Joe laughed. “I just hope all this running is worth it and we haven’t missed our flight.”
Kurt was hoping that, too. There was no way to know until they got there, but having lived near several air bases during his time in the Air Force, Kurt knew how far the roar of military jet engines carried. “Unless they launched while we were in those rapids, I think we’d have heard a supersonic bomber taking off; I’m sure they’ll need full afterburners to do it.”
A droning sound rolling across the plateau stopped the conversation. Both Kurt and Joe slowed down to listen.
“Turboprop,” Joe said, turning until he was facing the sound. The droning grew louder and picked up an odd resonance as a second engine came online.
“They may have switched planes,” Kurt said.
The hike turned into a dead sprint, and with the sound of the turboprop to hone in on, they never wavered. They were still rushing toward the edge of the airstrip when the small plane clawed its way into the night sky, banked to the northeast and flew off into the dark.
“If we get to the Air-Crane,” Joe said, “we can use the radios. And get them back before they get too high.”
Both men kept running. They arrived at the outskirts of the airstrip, breathing hard and dropping down beside a pine tree for cover.
The Air-Crane was visible across the field, lying on its side and smoking. “The radios probably still work,” Joe said. “But the antennas might be sheared off.”
Kurt pointed to a second outline in the gloom, darker than dark, sinister in shape. Blackjack 2 was still there, with the Nighthawk perched on top.

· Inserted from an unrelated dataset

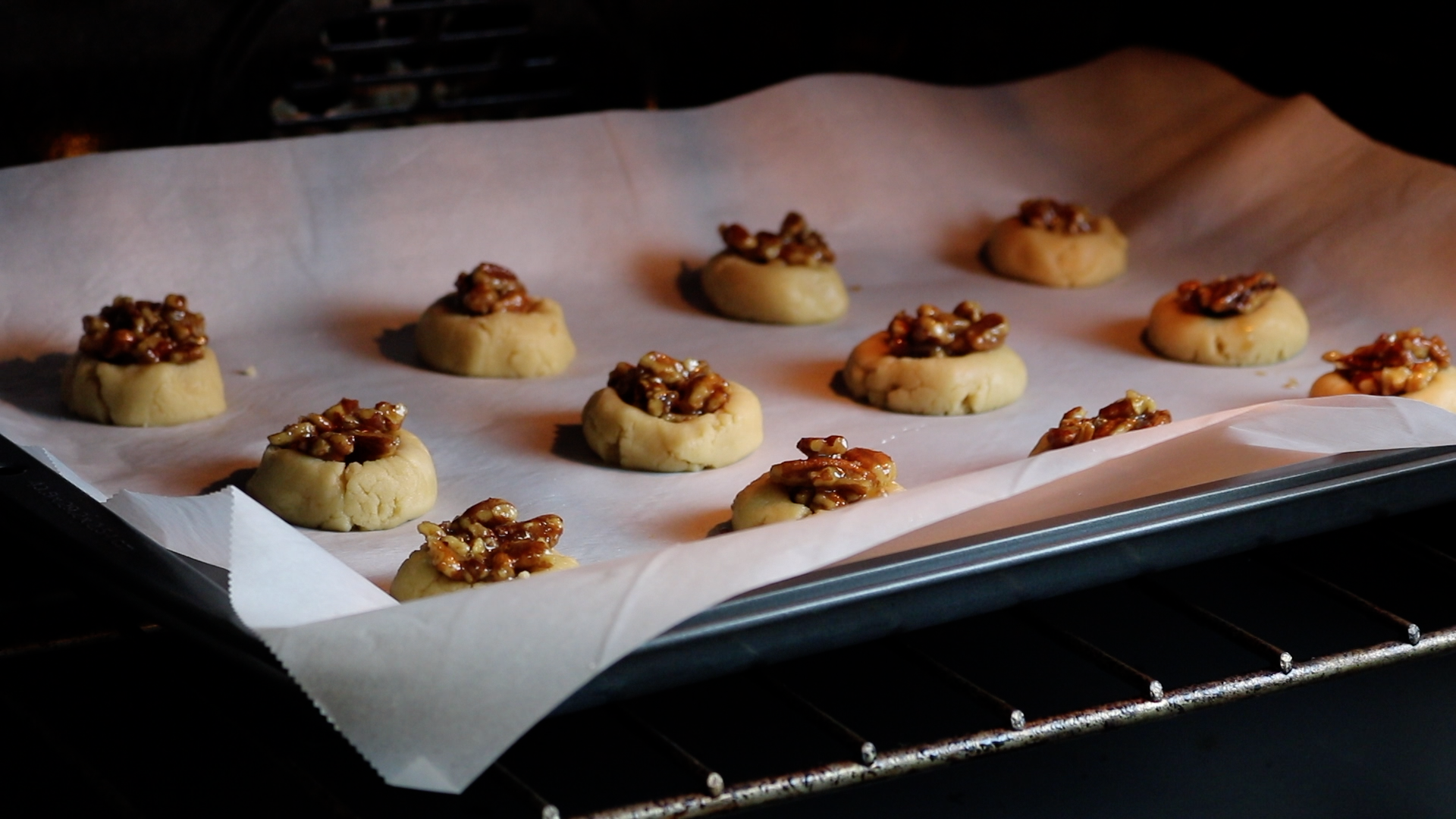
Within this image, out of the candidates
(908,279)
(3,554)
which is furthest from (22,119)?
(908,279)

“They wouldn’t have bothered placing it so carefully if they were going to leave it behind.”
57
Paul drove as fast as he dared in the Jeep Cherokee. Considering the cargo he was hauling, the type of road and the utter darkness of the moonless night, he was being positively reckless at forty miles per hour.
Sitting beside him, dividing her attention between the portable apocalypse machine they were carrying and the map, Gamay seemed to want him to go faster. “I can only hope Emma is being as careful as we are,” she said. “For a variety of reasons.”
Paul had seen the map earlier. He knew it was a race they couldn’t win. “We’ll never catch her. The last forty miles into Cajamarca are paved and relatively flat. Once she hits that section, we’ll be left in the dust.”
“Maybe we can flag down another car or truck,” Gamay suggested. “If we’re lucky, they might have a radio or a phone.”
“It would have to be a satellite phone up here,” Paul said. “But maybe as we get closer to town.” He glanced over at the map. “Coming in from the south, she still has to drive through most of the city before she gets to the airport. That might give us some—”
A shout from Gamay cut him off. “Paul, look out!”
Paul looked up. A man’s body lay in the road, crumpled and broken. Paul hit the brakes, veered around it and brought the vehicle safely to a halt. The body was behind them now, but what loomed ahead was even more surprising. A vehicle tipped over on its side, its front end dangling over the edge of the cliff and held up by the Y-shaped trunk of a tree.
Paul put the transmission in park and grabbed the door handle. As he swung it open, he felt Gamay’s hand on his.
“We’re not on some backcountry road, Paul,” she said. “We don’t have time for this.”
There was cold reason in her voice, but only because she hadn’t realized what Paul had already ascertained. “It’s Emma.”
Gamay’s eyes lit up. She looked at the stricken vehicle and nodded.